30 retail stores and 13 restaurants remain in the food court in Portage Place’s mostly empty lanes, filled with vacant retail space. (Source: CTV News Winnipeg)

Housing is the case

Johnston says everyone redeveloping Portage Place needs to include affordable housing for those living in poverty.

“Housing is a huge issue in Winnipeg,” he said. “We want supportive housing.
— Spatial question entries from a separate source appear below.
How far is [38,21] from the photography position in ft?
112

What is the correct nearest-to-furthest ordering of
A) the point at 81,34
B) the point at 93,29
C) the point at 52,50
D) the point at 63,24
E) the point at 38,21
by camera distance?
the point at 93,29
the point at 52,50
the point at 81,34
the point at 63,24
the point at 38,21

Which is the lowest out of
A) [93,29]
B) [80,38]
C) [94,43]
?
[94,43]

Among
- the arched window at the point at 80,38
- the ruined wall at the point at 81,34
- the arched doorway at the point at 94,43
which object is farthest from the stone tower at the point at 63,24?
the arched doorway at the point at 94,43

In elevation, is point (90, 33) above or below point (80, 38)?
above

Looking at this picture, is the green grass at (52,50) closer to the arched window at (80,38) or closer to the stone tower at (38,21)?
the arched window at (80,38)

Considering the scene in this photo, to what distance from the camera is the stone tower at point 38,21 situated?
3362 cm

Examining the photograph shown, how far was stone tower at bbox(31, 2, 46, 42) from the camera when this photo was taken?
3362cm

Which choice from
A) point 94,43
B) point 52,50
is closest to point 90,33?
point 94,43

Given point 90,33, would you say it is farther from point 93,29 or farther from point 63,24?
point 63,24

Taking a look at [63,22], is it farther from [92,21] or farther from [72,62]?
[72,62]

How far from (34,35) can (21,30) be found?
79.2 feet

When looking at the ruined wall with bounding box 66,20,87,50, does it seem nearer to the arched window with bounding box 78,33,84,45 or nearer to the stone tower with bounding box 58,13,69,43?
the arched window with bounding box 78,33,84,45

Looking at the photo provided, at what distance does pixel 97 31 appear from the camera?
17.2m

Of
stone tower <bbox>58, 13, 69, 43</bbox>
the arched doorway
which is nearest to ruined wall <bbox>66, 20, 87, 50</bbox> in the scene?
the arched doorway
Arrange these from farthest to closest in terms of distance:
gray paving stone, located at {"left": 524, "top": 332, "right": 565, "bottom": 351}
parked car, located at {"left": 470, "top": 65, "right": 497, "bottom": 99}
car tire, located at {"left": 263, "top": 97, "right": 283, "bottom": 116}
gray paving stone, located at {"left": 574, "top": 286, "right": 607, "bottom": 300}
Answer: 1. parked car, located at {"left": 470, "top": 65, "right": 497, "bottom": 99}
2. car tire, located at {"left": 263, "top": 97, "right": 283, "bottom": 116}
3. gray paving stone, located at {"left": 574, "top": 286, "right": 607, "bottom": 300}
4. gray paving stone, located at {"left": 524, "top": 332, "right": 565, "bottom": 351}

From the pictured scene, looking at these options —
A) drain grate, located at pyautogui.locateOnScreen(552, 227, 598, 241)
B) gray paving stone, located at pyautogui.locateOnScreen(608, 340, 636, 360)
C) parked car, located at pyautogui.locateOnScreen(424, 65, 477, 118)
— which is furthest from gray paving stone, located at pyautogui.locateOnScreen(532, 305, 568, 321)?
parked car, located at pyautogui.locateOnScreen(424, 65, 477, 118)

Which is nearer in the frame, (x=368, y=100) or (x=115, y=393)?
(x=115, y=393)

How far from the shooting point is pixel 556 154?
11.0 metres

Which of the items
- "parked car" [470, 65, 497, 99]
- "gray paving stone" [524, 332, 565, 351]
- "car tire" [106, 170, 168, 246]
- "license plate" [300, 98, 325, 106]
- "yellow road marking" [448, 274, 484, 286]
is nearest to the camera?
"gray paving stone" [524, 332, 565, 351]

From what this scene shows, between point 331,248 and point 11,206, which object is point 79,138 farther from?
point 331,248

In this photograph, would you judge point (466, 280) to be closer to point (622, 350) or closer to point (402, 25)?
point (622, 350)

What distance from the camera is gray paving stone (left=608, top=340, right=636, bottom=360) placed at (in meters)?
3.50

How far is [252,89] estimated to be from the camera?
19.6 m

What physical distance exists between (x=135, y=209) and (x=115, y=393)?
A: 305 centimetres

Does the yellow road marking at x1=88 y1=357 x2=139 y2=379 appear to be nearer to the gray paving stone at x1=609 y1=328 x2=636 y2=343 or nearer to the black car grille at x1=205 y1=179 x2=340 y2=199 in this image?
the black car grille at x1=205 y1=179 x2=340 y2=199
We want programming there, we want the HR support that works with these tenants to slowly move them to a better place.”

He also points out that there is no community center downtown, “Will we have a consensus to do something like this, and if so, how would that be appropriate?”

Kehler believes there is an opportunity for community-led development, now that Starlight is out.

“The feds never said no to money,” Keeler said. “They never said yes.” “If governments are willing to consider this amount of money for a private organization, why not consider it for community-led development?”

She believes the process should begin with consultation on the first treaty to see if the land can be returned to the indigenous peoples, similar to what happened with the Kapyeong Barracks.

“We would like to work with anyone who develops the mall so that it is just what the community needs,” Keeler said.